Nelson Mandela: Dozens of world leaders to descend on South Africa

ozens of foreign heads of state or government have said so far they will attend either the memorial ceremony or the state funeral of Nelson Mandelain South Africa in the coming week, a foreign ministry spokesman said.

President Michael D Higgins also confirmed he will travel to South Africa to remember Nelson Mandela.

World leaders will attend Tuesday's memorial in Johannesburg or the funeral in Qunu next Sunday.

With hymns and eulogies, South Africans of all colors and creeds remembered Mr Mandela in a day of prayers on Sunday, holding him up as a symbol of freedom, forgiveness and hope for the nation and the world.

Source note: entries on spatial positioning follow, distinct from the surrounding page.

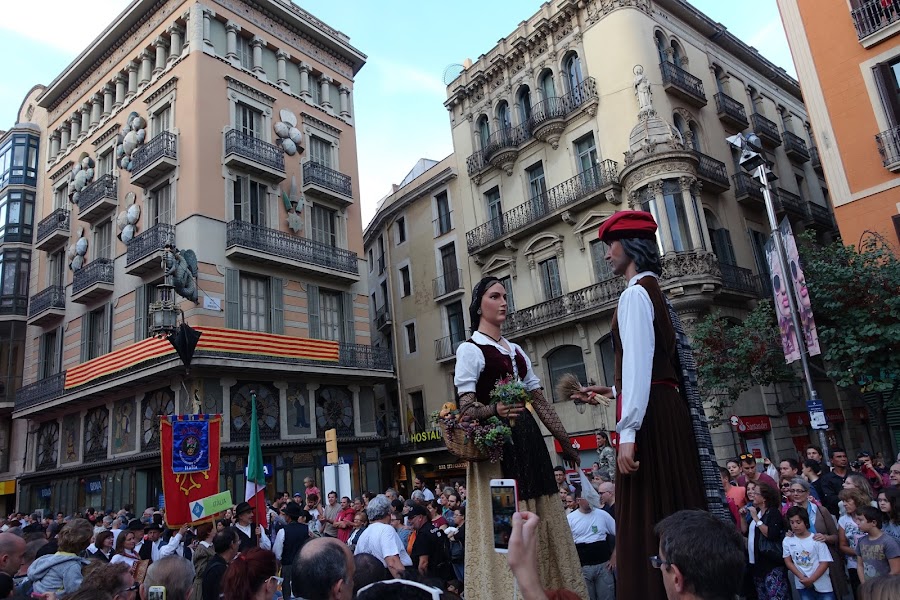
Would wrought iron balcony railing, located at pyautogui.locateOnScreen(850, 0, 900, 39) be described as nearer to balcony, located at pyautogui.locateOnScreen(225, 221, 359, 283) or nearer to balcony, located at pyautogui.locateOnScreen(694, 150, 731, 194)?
balcony, located at pyautogui.locateOnScreen(694, 150, 731, 194)

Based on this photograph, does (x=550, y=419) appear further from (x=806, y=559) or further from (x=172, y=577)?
(x=806, y=559)

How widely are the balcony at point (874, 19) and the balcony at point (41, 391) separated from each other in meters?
28.9

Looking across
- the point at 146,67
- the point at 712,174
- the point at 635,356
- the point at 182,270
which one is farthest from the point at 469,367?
the point at 146,67

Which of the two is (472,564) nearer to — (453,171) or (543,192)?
(543,192)

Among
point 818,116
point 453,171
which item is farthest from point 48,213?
point 818,116

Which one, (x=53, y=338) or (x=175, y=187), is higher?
(x=175, y=187)

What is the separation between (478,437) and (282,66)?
25.4 m

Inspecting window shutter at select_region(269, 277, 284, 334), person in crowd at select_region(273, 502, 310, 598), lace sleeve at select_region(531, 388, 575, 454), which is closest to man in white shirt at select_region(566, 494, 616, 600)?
lace sleeve at select_region(531, 388, 575, 454)

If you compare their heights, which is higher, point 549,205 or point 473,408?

At churches, mosques, synagogues and community halls from the Limpopo River to the Cape, millions offered praise and reflected on a man celebrated as "Father of the Nation" and as a global beacon of integrity, rectitude and reconciliation.

Mandela, South Africa's first black president who steered his nation out of apartheid and into multi-racial democracy, died on Thursday at the age of 95 after months of illness.

Since then, the country has been gripped by an outpouring of emotion unrivalled since Mandela's release from 27 years of prison in 1990 and his subsequent election victory. Crowds have piled flowers, candles, balloons and messages outside his Johannesburg home.

At the cavernous Regina Mundi church in Soweto, South Africa's largest Catholic Church, hundreds of mourners, young and old, gathered to pray for Mandela and the nation's future.

"People are praying that there will be change, that we will come together," said Gladys Simelane, an office manager.

Mandela's former wife Winnie Madikizela-Mandela, dressed in black, attended a Methodist service in the northern Johannesburg suburb of Bryanston, where President Jacob Zuma hailed the values of the country's most beloved statesman.

"He believed in forgiveness and he forgave even those who kept him in jail for 27 years," Zuma said in a eulogy.

"He stood for freedom. He fought against those who oppressed others. He wanted everyone to be free."

The day of prayers opens an official program of mourning that includes a memorial service in a Johannesburg stadium on Tuesday and a state funeral next Sunday at Mandela's Eastern Cape ancestral home of Qunu - expected to be one of the biggest gatherings of world leaders in recent history.